When the star drive on their Balordavon15 went critical in the vicinity of a little known star system in the Kevdaloor sector, Geelek and Yoldri chose the one option that wasn’t instantaneous death. They hustled themselves into a long-range probe ship and rushed out of the launch bay, as it crumbled around them.
With only standard provisions and a replicator reservoir that would last ninety days at most, they aimed their vessel at one of two habitable planets in the system.
“More water,” Geelek explained. “More ecologically diverse.”
“Just get us there,” said Yoldri. The spectacular explosion of the Balordavon15, against a brilliant, starlit background, had pinned her concentration to the here and now.
The probe ship alit at the edge of a forest of deciduous trees not so different from the ones found on their homeworld. Their first thought was to busy themselves with the probe ship’s sensor array and gather as much data about the unknown planet as they could, before nightfall.
What they discovered was disheartening. The dominant sentient species operated within a subsistence culture, largely dependent on hunting.
“Rudimentary agriculture,” said Yoldri. “All told, a mixed blessing.”
Geelek nodded. While the indigenous population was no match for the probe ship’s automated defenses, the planet had little to offer.
“Unless you count survival,” said Geelek. But what kind of life could they have?
That, it turned out, was the central dilemma. They could lift off, orbit the planet, send out a subspace homing beacon and use up their resources by waiting. Trouble was, the Balordavon15 had spit them out of subspace into a mostly uncharted sector of the universe. Geelek picked up a smooth, ovoid rock at his feet and threw it as hard as he could.
“The nearest star base could be ten thousand parsecs from here!” he shouted. Yoldri rushed up and hugged him.

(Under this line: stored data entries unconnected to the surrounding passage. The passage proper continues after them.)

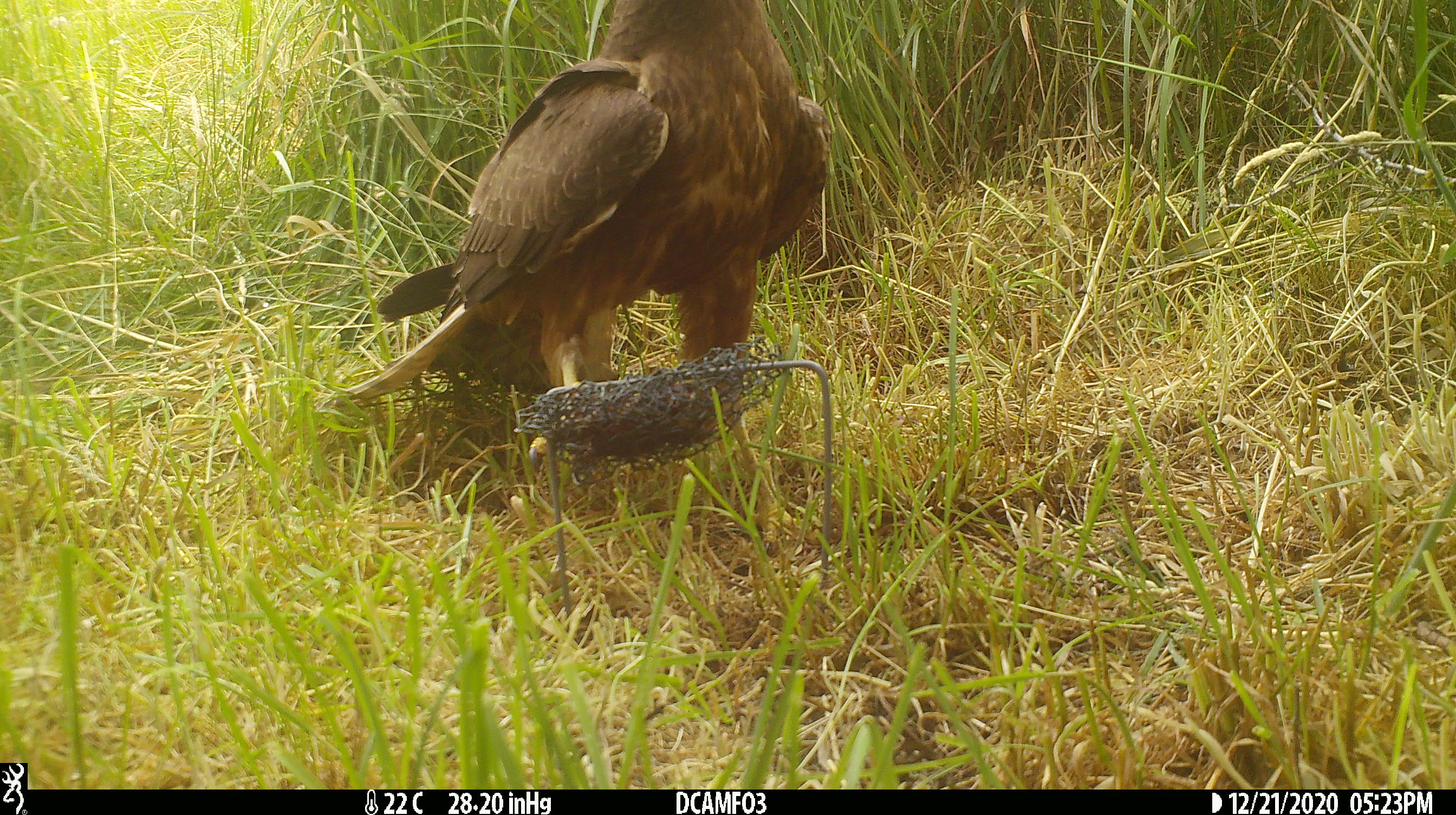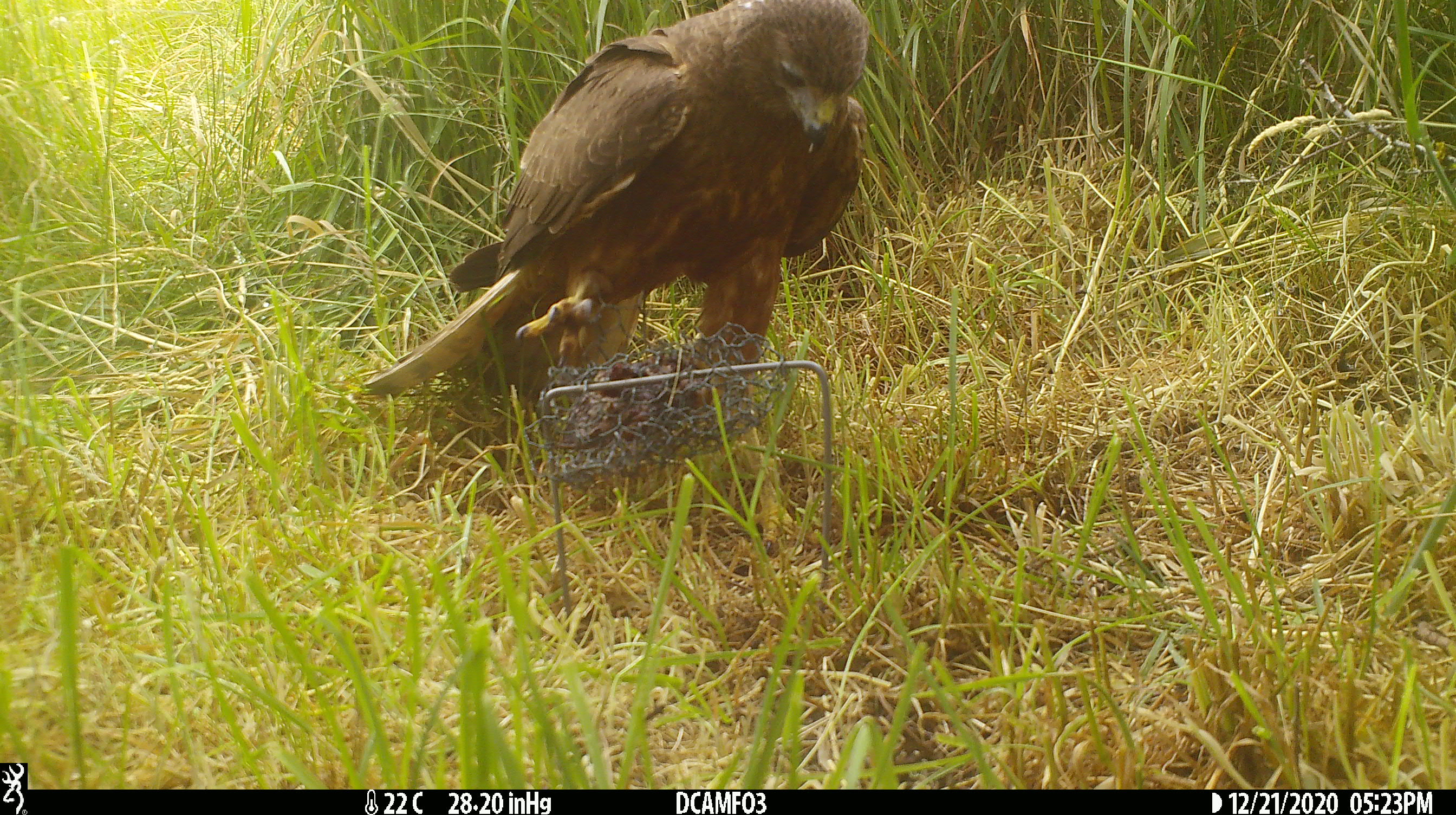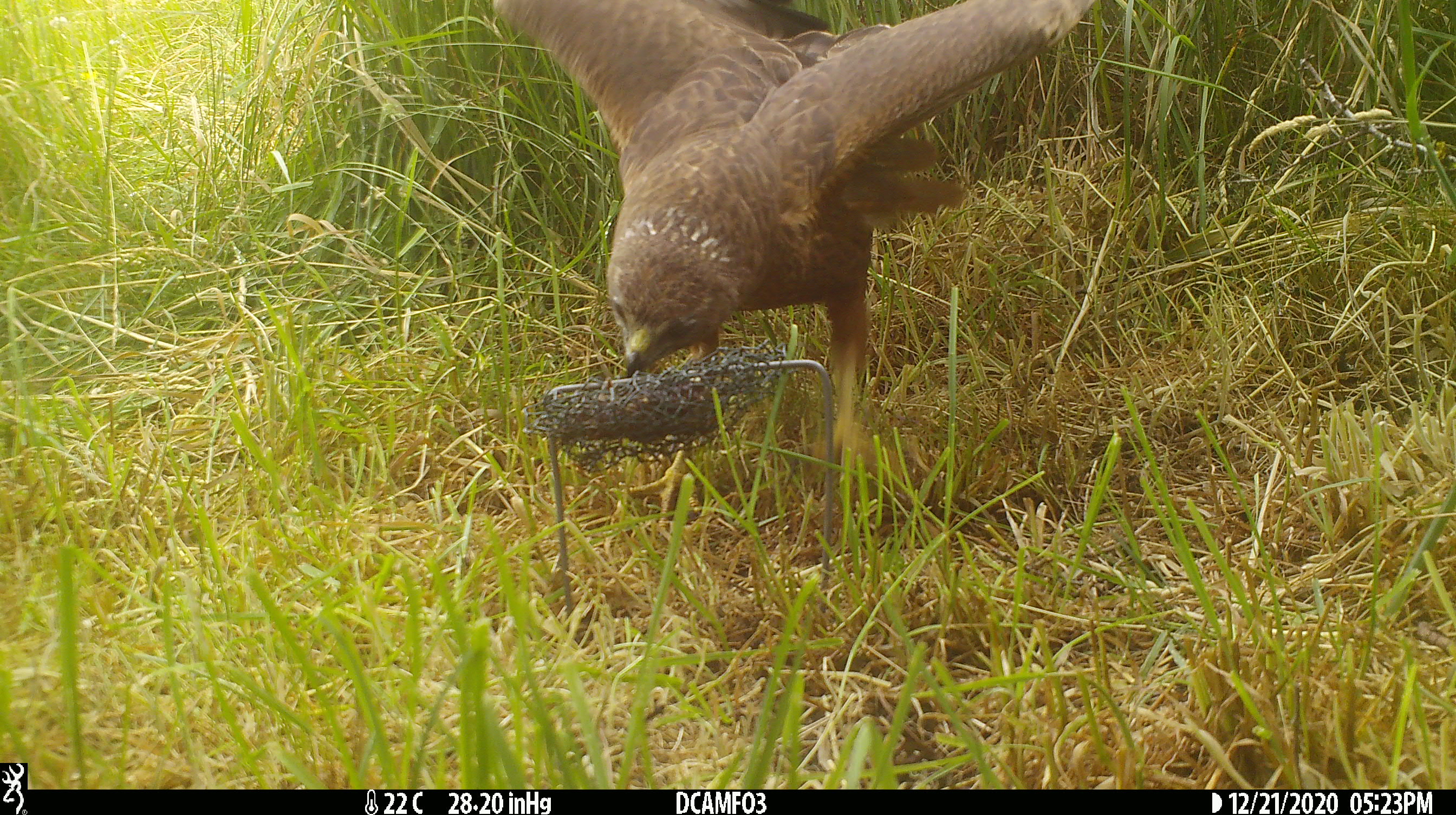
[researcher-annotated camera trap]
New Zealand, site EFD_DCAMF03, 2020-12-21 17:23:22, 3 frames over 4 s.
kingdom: Animalia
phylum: Chordata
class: Aves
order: Accipitriformes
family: Accipitridae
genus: Circus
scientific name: Circus approximans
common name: swamp harrier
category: harrier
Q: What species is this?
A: Harrier (swamp harrier) (Circus approximans).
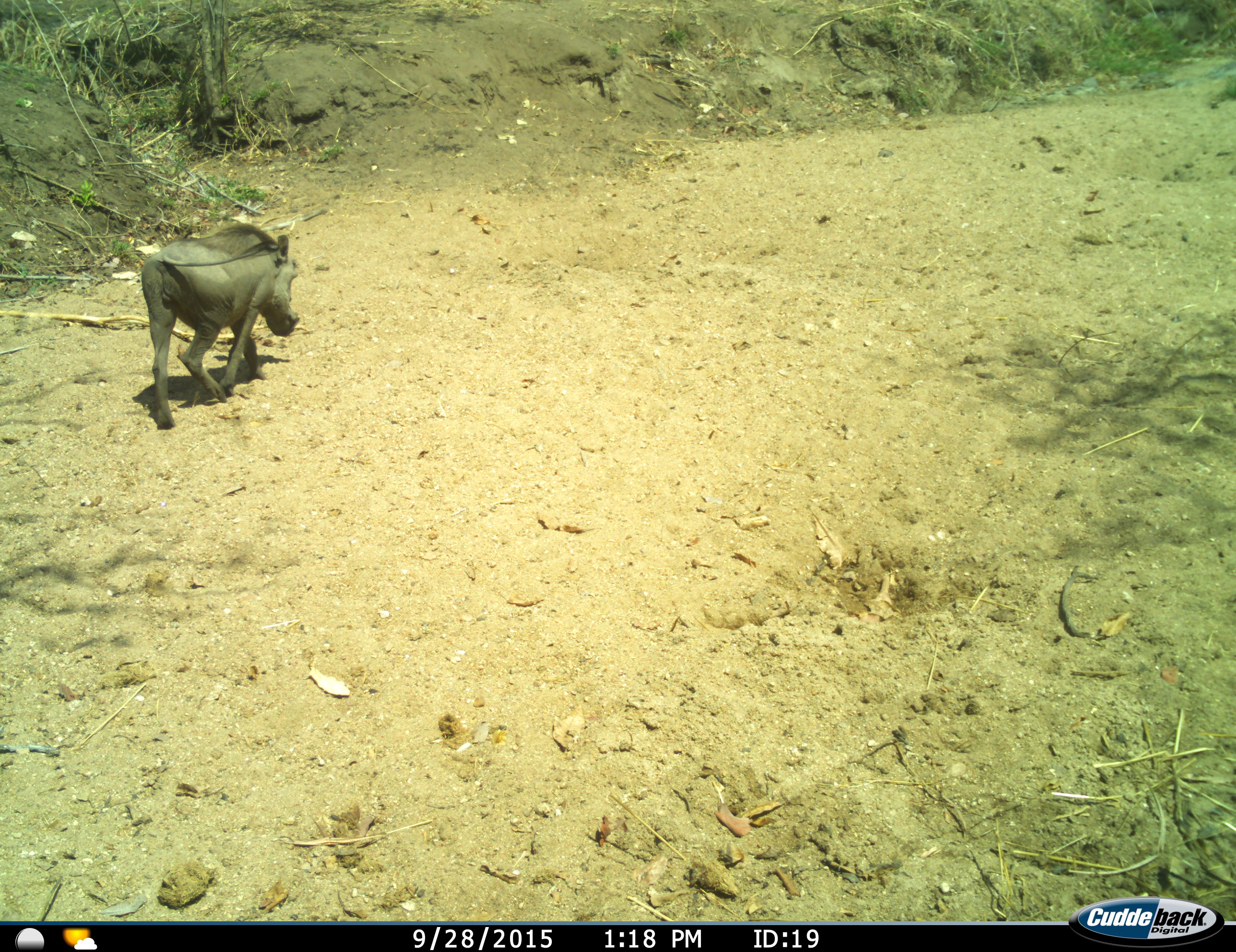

“Take it easy,” she said. “We’ll make a start. We can initialize the mini hydroponics lab right away, which is automated, let me remind you. That would keep us going until we could start a garden of our own. Ship’s AI could tell us which indigenous plants are edible.”
“And we can broadcast a distress signal on standard radio frequencies,” said Geelek.
“But we know nothing about the climate,” said Yoldri. “We’ll have to do a meteorological study, just to find out what season we’re in. Let me run inside and get the portable scanner.”
“Or, we could just ask these … people,” said Geelek.
Yoldri, who was halfway up the ship’s entry ramp, turned around and followed Geelek’s out stretched arm with her eyes. Less than a dozen meters to the northeast, was a group of indigenous bipeds who had just trudged up from behind a small hill.
The tallest of the sentients, whose face was dominated by a cheek-length scar, stepped forward. It didn’t help Yoldri’s mood that he cradled a fire-hardened spear in his muscular arms. Geelek extended a four-fingered hand, palm up.
“Hi,” he said. His cheery voice set off a chorus of chattering among the bipeds, followed by a rapid-fire repetition of Geelek’s greeting.
“Hi,” said all twelve of the new comers, each one holding out a hand to mimic Geelek’s gesture. Their unself-conscious performance might have made the two off-worlders laugh, if it weren’t for the sheer terror of it all.
An elderly female with a stern expression stepped forward from the back of the group. Between her carefully stitched, rawhide robes and the fierce-looking animal skull attached to her head with rawhide thongs, Geelek and Yoldri expected her next words would be their death sentence.
Instead, she bowed her head and said in the quietest of voices:
“Trex Tellar Sortium?”
The off-worlder’s eyes bulged.
“You don’t actually think she means … has to be a coincidence,” said Yoldri.
“Ridiculous,” said Geelek. “How would they know about the Delitrex Interstellar Consortium?”
A split second later, he got his answer, as the entire party of indigenous sentients fell to their knees and planted their faces in the lime green grass at their feet.
“Trex Tellar Sortium,” they chanted with an unnervingly quiet reverence. “Trex Tellar Sortium.”
“What do you make of this?” asked Yoldri.
“A chance to live out the week, at least,” said said Geelek. “Unless they expect us to make it rain.”
The chanting stopped abruptly and the elderly female rose to her feet again and spoke in rapturous tones.
“Oh ancient ones, you have returned,” she said.
“You thinking what I’m thinking?” asked Yoldri.
“The probe ship’s translation field has finally kicked in,” said Geelek. “And we are so screwed.”